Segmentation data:
============

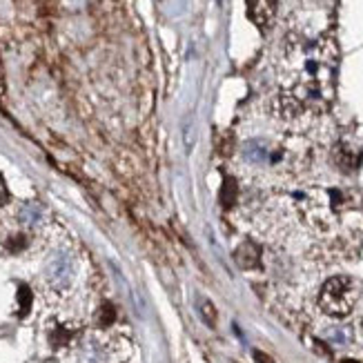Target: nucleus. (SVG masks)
I'll return each mask as SVG.
<instances>
[{"mask_svg": "<svg viewBox=\"0 0 363 363\" xmlns=\"http://www.w3.org/2000/svg\"><path fill=\"white\" fill-rule=\"evenodd\" d=\"M357 303V285L348 276H332L328 279L319 292V307L328 316L344 319L352 312Z\"/></svg>", "mask_w": 363, "mask_h": 363, "instance_id": "1", "label": "nucleus"}, {"mask_svg": "<svg viewBox=\"0 0 363 363\" xmlns=\"http://www.w3.org/2000/svg\"><path fill=\"white\" fill-rule=\"evenodd\" d=\"M74 276V263L69 256L58 254L47 265V281L54 287H65Z\"/></svg>", "mask_w": 363, "mask_h": 363, "instance_id": "2", "label": "nucleus"}, {"mask_svg": "<svg viewBox=\"0 0 363 363\" xmlns=\"http://www.w3.org/2000/svg\"><path fill=\"white\" fill-rule=\"evenodd\" d=\"M248 16L259 29H268L276 16V0H248Z\"/></svg>", "mask_w": 363, "mask_h": 363, "instance_id": "3", "label": "nucleus"}, {"mask_svg": "<svg viewBox=\"0 0 363 363\" xmlns=\"http://www.w3.org/2000/svg\"><path fill=\"white\" fill-rule=\"evenodd\" d=\"M234 259H237V263L241 265V268L250 270V268H256V265H259L261 252L254 243H243L241 248L237 250V254H234Z\"/></svg>", "mask_w": 363, "mask_h": 363, "instance_id": "4", "label": "nucleus"}, {"mask_svg": "<svg viewBox=\"0 0 363 363\" xmlns=\"http://www.w3.org/2000/svg\"><path fill=\"white\" fill-rule=\"evenodd\" d=\"M20 221H23V226H36L40 221V208H36V205L20 208Z\"/></svg>", "mask_w": 363, "mask_h": 363, "instance_id": "5", "label": "nucleus"}, {"mask_svg": "<svg viewBox=\"0 0 363 363\" xmlns=\"http://www.w3.org/2000/svg\"><path fill=\"white\" fill-rule=\"evenodd\" d=\"M99 326H103V328H108V326H112L114 323V319H116V310H114V305L112 303H103L101 305V310H99Z\"/></svg>", "mask_w": 363, "mask_h": 363, "instance_id": "6", "label": "nucleus"}, {"mask_svg": "<svg viewBox=\"0 0 363 363\" xmlns=\"http://www.w3.org/2000/svg\"><path fill=\"white\" fill-rule=\"evenodd\" d=\"M234 196H237V185H234V180L232 178H226V183H223V203L226 205H232L234 203Z\"/></svg>", "mask_w": 363, "mask_h": 363, "instance_id": "7", "label": "nucleus"}, {"mask_svg": "<svg viewBox=\"0 0 363 363\" xmlns=\"http://www.w3.org/2000/svg\"><path fill=\"white\" fill-rule=\"evenodd\" d=\"M18 303H20V314H27V310L31 305V292H29V287H20L18 290Z\"/></svg>", "mask_w": 363, "mask_h": 363, "instance_id": "8", "label": "nucleus"}, {"mask_svg": "<svg viewBox=\"0 0 363 363\" xmlns=\"http://www.w3.org/2000/svg\"><path fill=\"white\" fill-rule=\"evenodd\" d=\"M25 241H27V239L23 237V234H16V237H12V239L7 241V250L16 254V252H20V250H23L25 245H27Z\"/></svg>", "mask_w": 363, "mask_h": 363, "instance_id": "9", "label": "nucleus"}, {"mask_svg": "<svg viewBox=\"0 0 363 363\" xmlns=\"http://www.w3.org/2000/svg\"><path fill=\"white\" fill-rule=\"evenodd\" d=\"M203 312H205V319H210V323L214 326L217 314H214V307H212V303H205V305H203Z\"/></svg>", "mask_w": 363, "mask_h": 363, "instance_id": "10", "label": "nucleus"}, {"mask_svg": "<svg viewBox=\"0 0 363 363\" xmlns=\"http://www.w3.org/2000/svg\"><path fill=\"white\" fill-rule=\"evenodd\" d=\"M5 199H7V187H5V180L0 178V203H5Z\"/></svg>", "mask_w": 363, "mask_h": 363, "instance_id": "11", "label": "nucleus"}, {"mask_svg": "<svg viewBox=\"0 0 363 363\" xmlns=\"http://www.w3.org/2000/svg\"><path fill=\"white\" fill-rule=\"evenodd\" d=\"M344 363H357V361H344Z\"/></svg>", "mask_w": 363, "mask_h": 363, "instance_id": "12", "label": "nucleus"}, {"mask_svg": "<svg viewBox=\"0 0 363 363\" xmlns=\"http://www.w3.org/2000/svg\"><path fill=\"white\" fill-rule=\"evenodd\" d=\"M361 330H363V319H361Z\"/></svg>", "mask_w": 363, "mask_h": 363, "instance_id": "13", "label": "nucleus"}]
</instances>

============

#### [What is required]
Reproduce every row above word for word, omitting the pictures.

#### [Written reply]
Target: nucleus. (SVG masks)
I'll return each mask as SVG.
<instances>
[{"mask_svg": "<svg viewBox=\"0 0 363 363\" xmlns=\"http://www.w3.org/2000/svg\"><path fill=\"white\" fill-rule=\"evenodd\" d=\"M357 303V285L348 276H332L328 279L319 292V307L328 316L344 319L352 312Z\"/></svg>", "mask_w": 363, "mask_h": 363, "instance_id": "1", "label": "nucleus"}, {"mask_svg": "<svg viewBox=\"0 0 363 363\" xmlns=\"http://www.w3.org/2000/svg\"><path fill=\"white\" fill-rule=\"evenodd\" d=\"M74 276V263L69 256L58 254L47 265V281L54 287H65Z\"/></svg>", "mask_w": 363, "mask_h": 363, "instance_id": "2", "label": "nucleus"}, {"mask_svg": "<svg viewBox=\"0 0 363 363\" xmlns=\"http://www.w3.org/2000/svg\"><path fill=\"white\" fill-rule=\"evenodd\" d=\"M248 16L259 29H268L276 16V0H248Z\"/></svg>", "mask_w": 363, "mask_h": 363, "instance_id": "3", "label": "nucleus"}, {"mask_svg": "<svg viewBox=\"0 0 363 363\" xmlns=\"http://www.w3.org/2000/svg\"><path fill=\"white\" fill-rule=\"evenodd\" d=\"M234 259H237V263L241 265V268L250 270V268H256V265H259L261 252L254 243H243L241 248L237 250V254H234Z\"/></svg>", "mask_w": 363, "mask_h": 363, "instance_id": "4", "label": "nucleus"}, {"mask_svg": "<svg viewBox=\"0 0 363 363\" xmlns=\"http://www.w3.org/2000/svg\"><path fill=\"white\" fill-rule=\"evenodd\" d=\"M20 221H23V226H36L40 221V208H36V205L20 208Z\"/></svg>", "mask_w": 363, "mask_h": 363, "instance_id": "5", "label": "nucleus"}, {"mask_svg": "<svg viewBox=\"0 0 363 363\" xmlns=\"http://www.w3.org/2000/svg\"><path fill=\"white\" fill-rule=\"evenodd\" d=\"M99 326H103V328H108V326H112L114 323V319H116V310H114V305L112 303H103L101 305V310H99Z\"/></svg>", "mask_w": 363, "mask_h": 363, "instance_id": "6", "label": "nucleus"}, {"mask_svg": "<svg viewBox=\"0 0 363 363\" xmlns=\"http://www.w3.org/2000/svg\"><path fill=\"white\" fill-rule=\"evenodd\" d=\"M234 196H237V185H234V180L232 178H226V183H223V203L226 205H232L234 203Z\"/></svg>", "mask_w": 363, "mask_h": 363, "instance_id": "7", "label": "nucleus"}, {"mask_svg": "<svg viewBox=\"0 0 363 363\" xmlns=\"http://www.w3.org/2000/svg\"><path fill=\"white\" fill-rule=\"evenodd\" d=\"M18 303H20V314H27V310L31 305V292H29V287H20L18 290Z\"/></svg>", "mask_w": 363, "mask_h": 363, "instance_id": "8", "label": "nucleus"}, {"mask_svg": "<svg viewBox=\"0 0 363 363\" xmlns=\"http://www.w3.org/2000/svg\"><path fill=\"white\" fill-rule=\"evenodd\" d=\"M25 241H27V239L23 237V234H16V237H12V239L7 241V250L16 254V252H20V250H23L25 245H27Z\"/></svg>", "mask_w": 363, "mask_h": 363, "instance_id": "9", "label": "nucleus"}, {"mask_svg": "<svg viewBox=\"0 0 363 363\" xmlns=\"http://www.w3.org/2000/svg\"><path fill=\"white\" fill-rule=\"evenodd\" d=\"M203 312H205V319H210V323L214 326L217 314H214V307H212V303H205V305H203Z\"/></svg>", "mask_w": 363, "mask_h": 363, "instance_id": "10", "label": "nucleus"}, {"mask_svg": "<svg viewBox=\"0 0 363 363\" xmlns=\"http://www.w3.org/2000/svg\"><path fill=\"white\" fill-rule=\"evenodd\" d=\"M5 199H7V187H5V180L0 178V203H5Z\"/></svg>", "mask_w": 363, "mask_h": 363, "instance_id": "11", "label": "nucleus"}, {"mask_svg": "<svg viewBox=\"0 0 363 363\" xmlns=\"http://www.w3.org/2000/svg\"><path fill=\"white\" fill-rule=\"evenodd\" d=\"M344 363H357V361H344Z\"/></svg>", "mask_w": 363, "mask_h": 363, "instance_id": "12", "label": "nucleus"}, {"mask_svg": "<svg viewBox=\"0 0 363 363\" xmlns=\"http://www.w3.org/2000/svg\"><path fill=\"white\" fill-rule=\"evenodd\" d=\"M361 330H363V319H361Z\"/></svg>", "mask_w": 363, "mask_h": 363, "instance_id": "13", "label": "nucleus"}]
</instances>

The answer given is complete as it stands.